Michigan is developing a robust cyber security community focused on connecting the interests of the cyber, automotive, defense, and aerospace industries, Hundt says.
Called the Michigan Cyber Range and powered by Merit, a research and education network, it offers a virtual, unclassified platform for cyber exercises, product testing, and digital forensics. Merit’s Regional Cybersecurity Education Collaboration provides training to expand the pool of available cyber security workers and offers more than 40 cyber security certifications, exercises and workshops.
“It’s really about making sure we’re building a strong startup culture in Michigan … and building the next stage of innovation for the next generation,” Hundt says. “Innovation is part of Michigan’s history. This is the next stage in Michigan’s next century.”
That, he says, will take Michigan to Manufacturing 4.0.

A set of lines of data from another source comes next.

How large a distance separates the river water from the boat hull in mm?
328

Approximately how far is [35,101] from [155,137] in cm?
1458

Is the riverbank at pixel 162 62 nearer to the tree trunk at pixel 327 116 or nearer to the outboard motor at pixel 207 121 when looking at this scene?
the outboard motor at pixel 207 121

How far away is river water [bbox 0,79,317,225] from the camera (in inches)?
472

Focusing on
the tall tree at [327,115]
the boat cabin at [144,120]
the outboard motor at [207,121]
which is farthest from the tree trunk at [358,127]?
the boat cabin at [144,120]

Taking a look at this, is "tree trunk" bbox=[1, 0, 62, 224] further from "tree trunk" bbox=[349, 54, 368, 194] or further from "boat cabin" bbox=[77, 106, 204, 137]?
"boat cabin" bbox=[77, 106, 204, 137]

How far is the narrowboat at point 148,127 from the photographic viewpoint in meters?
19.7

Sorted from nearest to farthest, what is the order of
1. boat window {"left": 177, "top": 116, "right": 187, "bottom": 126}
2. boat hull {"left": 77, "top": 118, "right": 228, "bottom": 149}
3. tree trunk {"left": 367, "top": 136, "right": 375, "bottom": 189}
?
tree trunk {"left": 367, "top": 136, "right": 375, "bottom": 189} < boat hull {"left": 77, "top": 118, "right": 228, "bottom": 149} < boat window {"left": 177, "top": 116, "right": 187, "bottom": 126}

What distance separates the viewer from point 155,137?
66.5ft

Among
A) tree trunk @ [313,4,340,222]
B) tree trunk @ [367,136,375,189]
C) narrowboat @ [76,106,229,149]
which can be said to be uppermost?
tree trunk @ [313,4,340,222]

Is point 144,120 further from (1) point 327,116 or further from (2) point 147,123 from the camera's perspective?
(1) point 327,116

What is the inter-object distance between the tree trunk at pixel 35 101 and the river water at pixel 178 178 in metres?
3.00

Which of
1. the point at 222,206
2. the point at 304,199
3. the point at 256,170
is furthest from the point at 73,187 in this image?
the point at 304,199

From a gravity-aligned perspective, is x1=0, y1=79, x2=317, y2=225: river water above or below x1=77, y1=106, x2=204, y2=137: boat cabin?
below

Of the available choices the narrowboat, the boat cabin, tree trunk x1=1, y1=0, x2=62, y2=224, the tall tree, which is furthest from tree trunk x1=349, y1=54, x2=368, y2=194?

Flint can be a part of that growth and more. It has the chance to move to Flint 4.0 with the innovation it is seeing from startups, new and established businesses and its workforce.
“Flint has a history of innovation and startups with ideas that came to life,” Hundt says. “The true innovation is always going to be the work that the inventors and all the people with great ideas are doing there.”
Lead photo: Foster Coffee is one of the latest businesses opening in Flint since 2016. It is adjacent to the Ferris Wheel.